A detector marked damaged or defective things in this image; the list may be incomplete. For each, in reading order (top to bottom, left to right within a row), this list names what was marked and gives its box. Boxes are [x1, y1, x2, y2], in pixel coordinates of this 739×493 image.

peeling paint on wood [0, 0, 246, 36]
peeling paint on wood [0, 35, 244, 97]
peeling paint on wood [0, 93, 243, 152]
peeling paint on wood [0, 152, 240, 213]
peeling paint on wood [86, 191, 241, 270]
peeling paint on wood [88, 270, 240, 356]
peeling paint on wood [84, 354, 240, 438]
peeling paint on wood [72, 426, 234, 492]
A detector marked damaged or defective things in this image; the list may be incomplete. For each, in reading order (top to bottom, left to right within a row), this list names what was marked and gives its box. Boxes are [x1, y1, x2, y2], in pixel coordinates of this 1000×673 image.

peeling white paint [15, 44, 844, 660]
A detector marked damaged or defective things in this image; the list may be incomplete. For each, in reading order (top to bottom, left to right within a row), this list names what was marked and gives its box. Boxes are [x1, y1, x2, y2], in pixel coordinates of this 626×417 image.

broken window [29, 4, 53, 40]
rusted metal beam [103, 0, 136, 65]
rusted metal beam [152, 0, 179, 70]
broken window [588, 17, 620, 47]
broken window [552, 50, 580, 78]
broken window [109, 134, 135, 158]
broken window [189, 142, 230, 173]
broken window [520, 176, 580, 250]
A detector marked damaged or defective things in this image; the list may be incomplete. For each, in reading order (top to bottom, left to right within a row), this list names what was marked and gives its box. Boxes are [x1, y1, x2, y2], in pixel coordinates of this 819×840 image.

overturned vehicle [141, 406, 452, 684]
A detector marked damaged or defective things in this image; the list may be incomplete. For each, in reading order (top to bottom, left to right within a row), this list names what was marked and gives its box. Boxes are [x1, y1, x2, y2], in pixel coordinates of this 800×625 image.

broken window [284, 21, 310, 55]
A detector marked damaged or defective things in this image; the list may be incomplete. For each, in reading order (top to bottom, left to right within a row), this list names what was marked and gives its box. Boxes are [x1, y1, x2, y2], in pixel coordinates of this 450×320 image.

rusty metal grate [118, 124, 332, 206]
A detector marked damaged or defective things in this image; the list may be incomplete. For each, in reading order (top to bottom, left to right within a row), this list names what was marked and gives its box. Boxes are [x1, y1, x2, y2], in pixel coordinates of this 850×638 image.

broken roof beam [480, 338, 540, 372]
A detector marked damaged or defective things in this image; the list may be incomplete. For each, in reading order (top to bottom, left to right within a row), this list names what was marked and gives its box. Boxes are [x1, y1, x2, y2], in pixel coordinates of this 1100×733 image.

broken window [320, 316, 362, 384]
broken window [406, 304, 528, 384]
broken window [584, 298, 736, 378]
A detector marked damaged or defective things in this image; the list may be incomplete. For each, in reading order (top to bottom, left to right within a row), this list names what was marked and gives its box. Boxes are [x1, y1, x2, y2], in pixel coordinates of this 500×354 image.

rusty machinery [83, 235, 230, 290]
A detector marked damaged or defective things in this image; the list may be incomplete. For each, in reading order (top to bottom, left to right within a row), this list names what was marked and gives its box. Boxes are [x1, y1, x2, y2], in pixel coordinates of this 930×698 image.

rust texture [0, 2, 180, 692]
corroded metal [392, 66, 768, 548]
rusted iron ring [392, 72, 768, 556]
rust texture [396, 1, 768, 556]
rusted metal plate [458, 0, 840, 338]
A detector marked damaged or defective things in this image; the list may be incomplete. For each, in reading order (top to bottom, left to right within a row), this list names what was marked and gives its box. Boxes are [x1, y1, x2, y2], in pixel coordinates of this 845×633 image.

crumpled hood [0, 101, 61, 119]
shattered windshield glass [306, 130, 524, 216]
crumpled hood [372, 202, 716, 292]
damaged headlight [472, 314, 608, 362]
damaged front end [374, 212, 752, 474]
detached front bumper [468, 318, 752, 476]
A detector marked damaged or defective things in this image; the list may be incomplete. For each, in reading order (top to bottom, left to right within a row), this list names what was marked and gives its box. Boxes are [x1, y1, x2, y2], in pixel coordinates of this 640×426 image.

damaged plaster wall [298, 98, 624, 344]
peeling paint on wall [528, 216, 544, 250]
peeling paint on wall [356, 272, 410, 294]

————

Please convert the material, from the line containing "this 640×426 image." through the end of the material, into a Markdown table with columns Row and Line, skipping blank lines.

| Row | Line |
|---|---|
| 1 | A detector marked damaged or defective things in this image; the list may be incomplete. For each, in reading order (top to bottom, left to right within a row), this list names what was marked and gives its box. Boxes are [x1, y1, x2, y2], in pixel coordinates of this 640×426 image. |
| 2 | damaged plaster wall [298, 98, 624, 344] |
| 3 | peeling paint on wall [528, 216, 544, 250] |
| 4 | peeling paint on wall [356, 272, 410, 294] |